3.2.2 Pithecanthropus
Pithecanthropus erectus (manusia kera berjalan tegak) merupakan manusia purba yang
memiliki persebaran paling luas. Sehingga frakmen yang ditemukan lebih banyak. Fragmen fosil
yang berhasil ditemukan antara lain atap tengkorak, tulang paha, rahang bawah, gigi lepas, dan
tulang kering. Sebagian besar fosil ditemukan di tepi Sungai Bengawan Solo. Berdasarkan fosil
yang ditemukan, para ahli menduga ciri-ciri Pitchecanthropus Erectus sebagai berikut:
1) Tinggi badan sekitar 160 180 cm
2) Volume otak berkisar antara 750 1000 cc
3) Bentuk tubuh dan anggota badan tegap, tetapi tidak setegap meganthropus
4) Alat pengunyah kuat
5) Bentuk geraham besar dengan rahang yang sangat kuat
6) Bentuk tonjolan kening tebal melintang di dahi dari sisi ke sisi
7) Bentuk hidung tebal dan lebar
8) Bagian belakang kepala tampak menonjol menyerupai wanita berkonde
9) Muka menonjol ke depan, dahi miring ke belakang
Sedangkan, hasil budaya Pithecanthropus erectus antara lain:
-Kapak perimbas
-Kapak penetak
-Kapak gengam
-Pahat gengam
-Alat serpih
-Alat-alat tulang
3.2.3 Homo
Hasil penelitian Van Koeningswald menyimpulkan bahwa makhluk yang diberi nama homo ini
memiliki tingkatan lebih tinggi dibanding Pitchecanthropus Erectus dan Meganthropus. Bahkan
manusia purba jenis homo dapat dikatakan sebanding dengan manusia biasa. Di Indonesia
ditemukan tiga jenis fosil homo, yaitu Homo soloensies, Homo wajakensis, dan Homo
florensiensis.
Nama Homo soloensies berarti manusia dari solo.
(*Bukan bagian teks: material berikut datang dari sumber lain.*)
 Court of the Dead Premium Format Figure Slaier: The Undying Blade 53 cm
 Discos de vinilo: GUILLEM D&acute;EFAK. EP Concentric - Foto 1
Fosil ini ditemukan oleh von Koeningswald
di daerah Ngandong, tepi Sungai Bengawan Solo antara tahun 1931-1934. Manusia jenis ini
diperkirakan hidup sekitar 900-200 ribu tahun yang lalu.
Ciri-ciri Homo Soloensis:
- Volume otaknya antara 1000 1200 cc
- Tinggi badan antara 130 210 cm
- Berat badan 30-150 kg
- Otot tengkuk mengalami penyusutan
- Muka tidak menonjol ke depan
- Berdiri tegak dan berjalan lebih sempurna
Hasil Budaya Homo Soloensis
- Kapak gengam / Kapak perimbas
- Alat serpih
- Alat-alat tulang
- Alat-alat zaman dahulu
Nama Homo wajakensis berarti manusia dari wajak. Fosil ini ditemukan oleh Eugene Dubois
di Desa Wajak, Tulungagung pada tahun 1889. Manusia purba ini diperkirakan hidup sekitar 40-
25 ribu tahun yang lalu. Menurut Eugene Dubois, Homo wajakensis termasuk ras Australoid dan
bernenek moyang Homo soloensis. Von Koeningswald memasukkan Homo wajakensis dalam
jenis Homo sapiens (manusia cerdas) karena sudah mengenal upacara penguburan.
Pada tahun 2003 para ilmuwan dari Australia dan Indonesia melakukan peggalian di gua Liang
Bua, Flores. Mereka berhasil menemukan fosil tengkorak manusia purba yang memiliki bentuk
mungil atau hobbit. Manusia purba yang ditemukan di Gua Liang Bua tersebut kemudian diberi
nama Homo Floresiensis. Ukuran manusia ini tidak lebih besar dari anak-anak usia lima tahun.
Homo Floresiensis diperkirakan memiliki tinggi badan 100 cm dan berat badan 30 kg. Selain itu,
mereka sudah berjalan tegak dan tidak memiliki dagu. Manusia purba ini hidup di Kepulauan
Flores sekitar 18.000 tahun lalu. Homo floresiensis hidup sezaman dengan gajah-gajah pigmi
(gajah kerdil) dan kadal-kadal raksasa (komodo) di Flores.
Menurut tim ilmuwan yang menemukan fosil tersebut. Homo floresiensi merupakan keturunan
spesies Homo erectus yang hidup di Asia Tenggara sekitar 1 juta tahun lalu. Akibat proses
seleksi alam, tubuh mereka berevolusi menjadi bentuk yang lebih kecil. Hipotesis ini didasarkan
pada penemuan berbagai peralatan yang biasa digunakan oleh Homo erectus di sekitar fosil
Homo floresiensis. Selain itu, di Flores ditemukan fosil stegodon (gajah purba) berukuran kecil.
Penemuan ini semakin menguatkan ipotesis para ilmuwan bahwa banyak makhluk hidup di pulau
ini menyesuaikan diri dengan habitatnya dengan cara menjadi lebih kecil.
Sementara itu, dalam jumlah ilmiah Nature para ilmuwan lan menjelaskan Homo
Floresiensis sebagai spesies baru manusia. Akan tetapi, pendapat ini ditentang oleh para peneliti
dari Universitas Gadjah Mada. Menurut mereka, Homo floresiensis bukan merupakan spesies
baru, melainkan nenek moyang dari orang-orang katai Flores yang menderita
penyakit microcephalia, yaitu bertengkorak kecil dan berotak kecil. Sampai sekarang penyakit
tersebut masih ditemukan pada beberapa penduduk yang hidup di sekitar Gua Liang Bua.